Anyway, hard-headed politics lies in realizing that people act on their ideologies—their grand conceptions of the right ordering of society—not just their interests. The appeal to reason doesn’t win every political battle, but to slight it is a recipe for failure in the long term.
willboisvert@aol.com
Bill,
I owe you an email. Meantime, tho, you want to join the blog? No reason for your stuff to be just in comments.
On the substance: I knew you wouldn't like this post. It's sort of continuing the argument of the microfoundations and satisfactions ones. Back to concrete analysis of the concrete situation soon!
So first of all, I concede that the post uses the term liberalism inconsistently. At certain points, it refers to the liberal vision of the political process, at other points to a concrete political project — universal healthcare, etc. The Schmittian idea of politics-as-discussion refers to the first, but when I say liberal politics depends on rioters in the street, I'm referring to the second. So yeah, that was avoidable confusion.

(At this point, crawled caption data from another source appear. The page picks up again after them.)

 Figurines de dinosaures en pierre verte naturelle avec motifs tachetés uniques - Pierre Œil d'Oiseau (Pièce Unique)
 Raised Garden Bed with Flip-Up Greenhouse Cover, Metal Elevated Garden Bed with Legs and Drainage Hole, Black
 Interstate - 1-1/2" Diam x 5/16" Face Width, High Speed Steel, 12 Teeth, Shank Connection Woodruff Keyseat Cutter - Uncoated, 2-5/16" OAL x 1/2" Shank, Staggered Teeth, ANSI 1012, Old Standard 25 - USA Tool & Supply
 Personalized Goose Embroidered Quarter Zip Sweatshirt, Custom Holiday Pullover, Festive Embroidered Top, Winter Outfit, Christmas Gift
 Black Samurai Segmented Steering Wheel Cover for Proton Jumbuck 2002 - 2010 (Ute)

You're also basically right that more stuff isn't a fair summary of the liberal idea of the good life. Yes, there's a more comprehensive version of individual autonomy. In my defense, I'm thinking of people in the blogosphere like Matt Yglesias or Brad DeLong, who (explicitly or implicitly) assume all the important fights over autonomy have been won, so that *now* liberalism can be just about more stuff.
And you're also right that radical is a euphemism for Marxist. Well, except maybe euphemism isn't fair. Say it's a translation.

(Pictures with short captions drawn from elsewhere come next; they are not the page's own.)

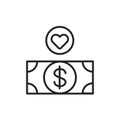 Donation money black line icon. Charity concept. Crowdfunding campaign. ontribution aid. Fundraising symbol. Sign for web, app, ad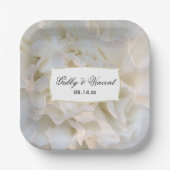 ホワイトカーネーション結婚フローラ ペーパープレート (正面)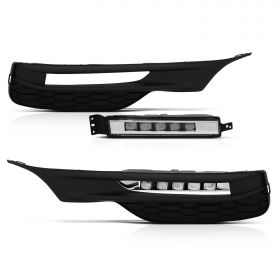 For 2016-2018 Honda Accord Sedan LED DRL Bumper Fog lights Set 2017 w/Wiring Kit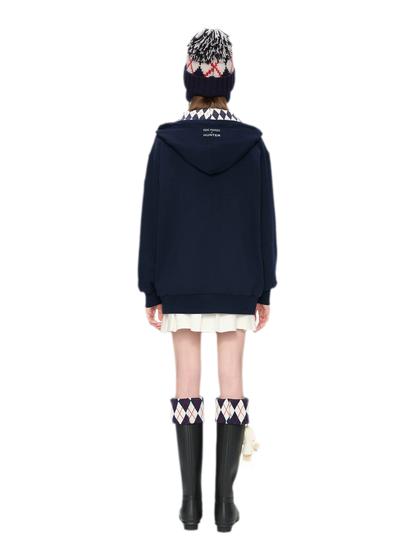 Áo hoodie oversized khóa kéo lót nỉ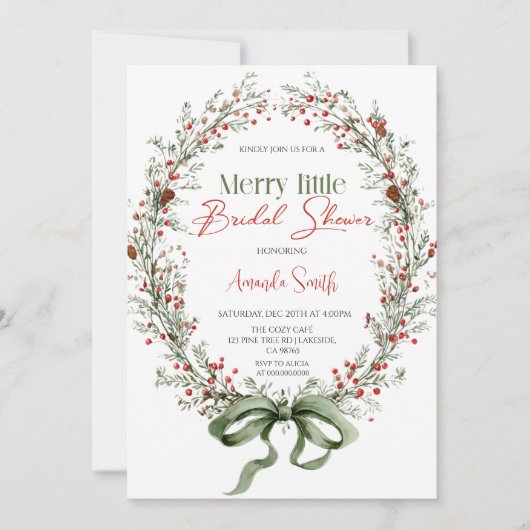  Merry little botanical Bridal shower Invitation Kaart (Voorkant)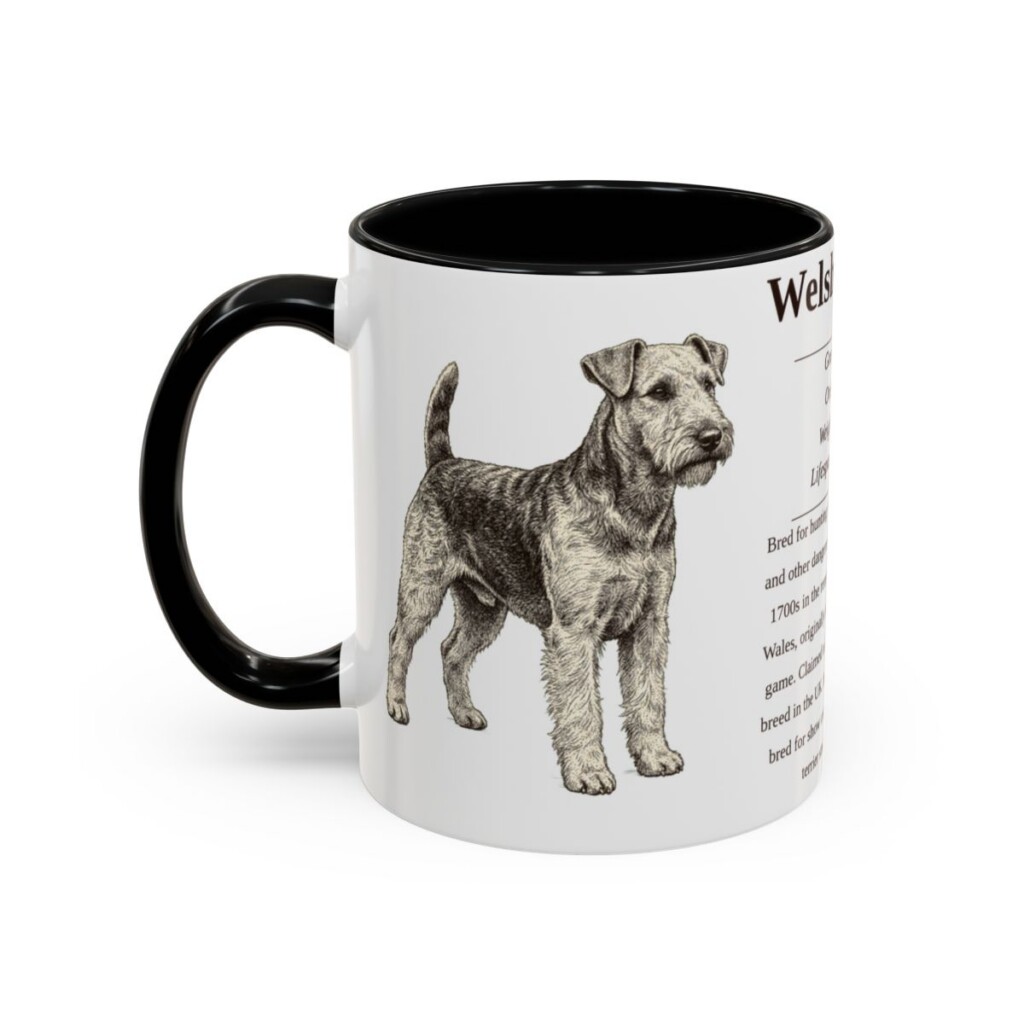 11oz Welsh Terrier Mug, Black, left side view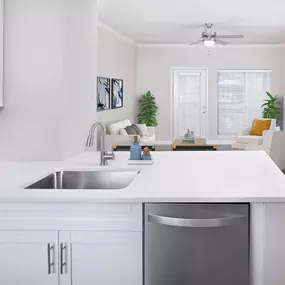 Modern style kitchen with quartz countertops stainless steel appliances and undermount sink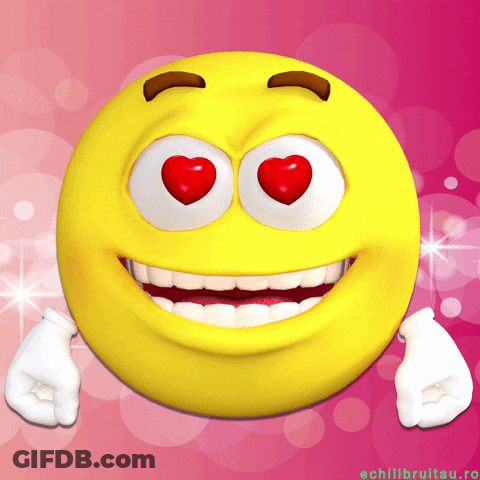 Yellow Smiley With Red Heart Eyes GIF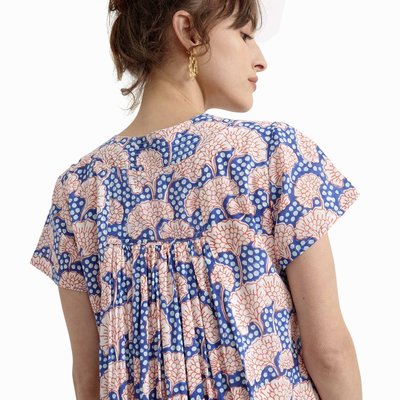 Zen Ethic zomerjurk Col V Petula blue ocean, blauw rood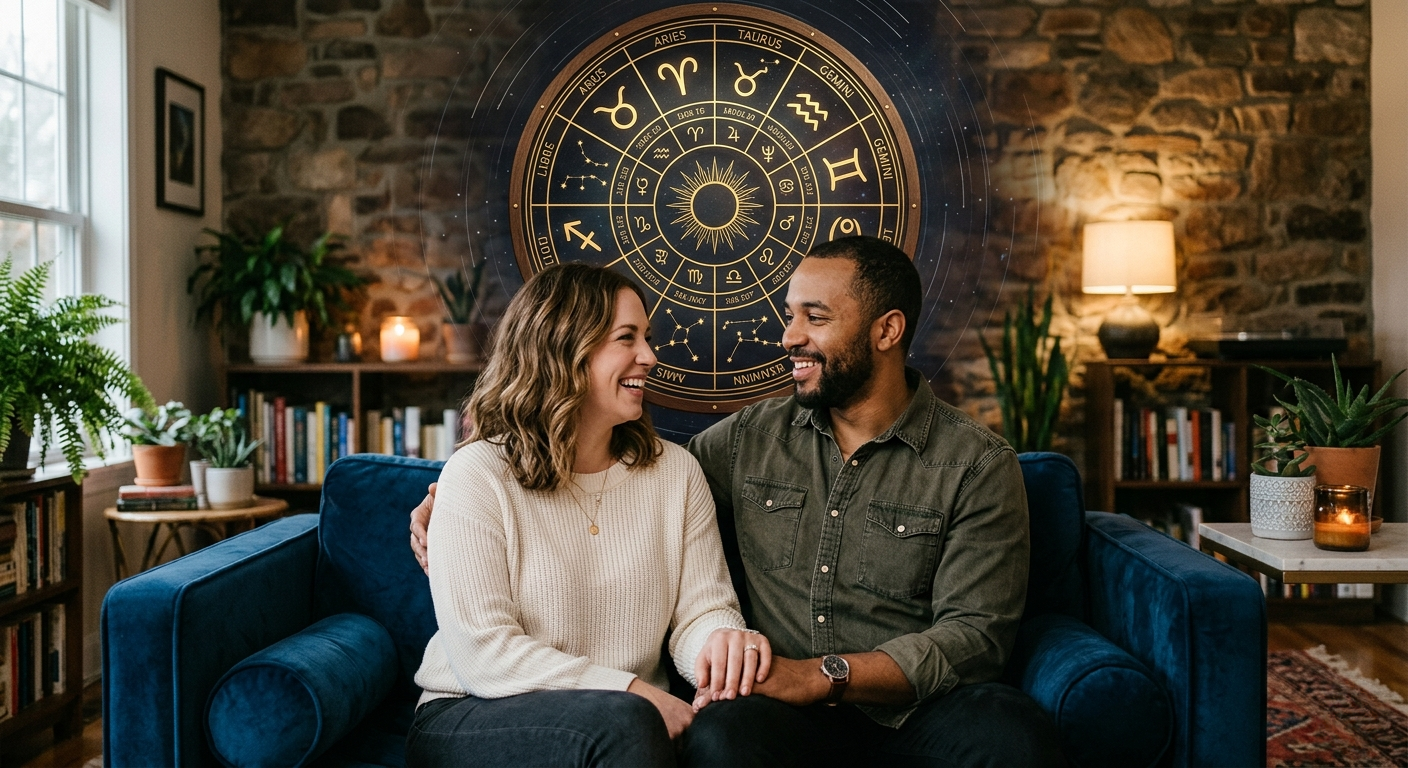 Wedding rings overlaid on an astrology chart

So what am I not conceding? Two important points:
First, I don't think a the liberal (second sense) compromise is sustainable in any country where you have a capitalist class in control of the means of production, unless they're threatened, on some level, with expropriation. The people who run the world don't want what's best for everyone, they don't even want to maximize output. They want to maintain a position of superiority to the rest of us. That's what liberals won't come to terms with.
And second, I do believe a world without antagonistic contradictions is possible. Am I deluded? Very possibly. But there it is.

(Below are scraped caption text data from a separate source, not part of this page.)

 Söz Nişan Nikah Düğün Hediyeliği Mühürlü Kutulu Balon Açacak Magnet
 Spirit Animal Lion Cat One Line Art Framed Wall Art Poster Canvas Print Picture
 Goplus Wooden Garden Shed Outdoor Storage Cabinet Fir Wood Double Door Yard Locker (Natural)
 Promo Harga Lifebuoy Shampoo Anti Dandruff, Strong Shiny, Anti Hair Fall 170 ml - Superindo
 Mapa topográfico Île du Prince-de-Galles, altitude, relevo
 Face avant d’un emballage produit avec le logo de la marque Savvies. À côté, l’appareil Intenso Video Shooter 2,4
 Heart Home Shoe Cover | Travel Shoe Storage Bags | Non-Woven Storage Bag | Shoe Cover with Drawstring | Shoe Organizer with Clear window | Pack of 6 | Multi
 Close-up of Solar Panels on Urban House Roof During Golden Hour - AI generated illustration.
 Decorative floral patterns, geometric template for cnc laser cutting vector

And the historical argument — this stuff is tricky. I would argue that European social democracy would never have been possible without the threat/example/alternative of Soviet communism next door.
Also, Nazi, whatever. Schmitt's stuff is brilliant, you can learn a lot from it.
Robert Samuelson is a Washington Post columnist. Paul Samuelson was an MIT economist.
Ouch. Of course you are right. Thanks for pointing that out.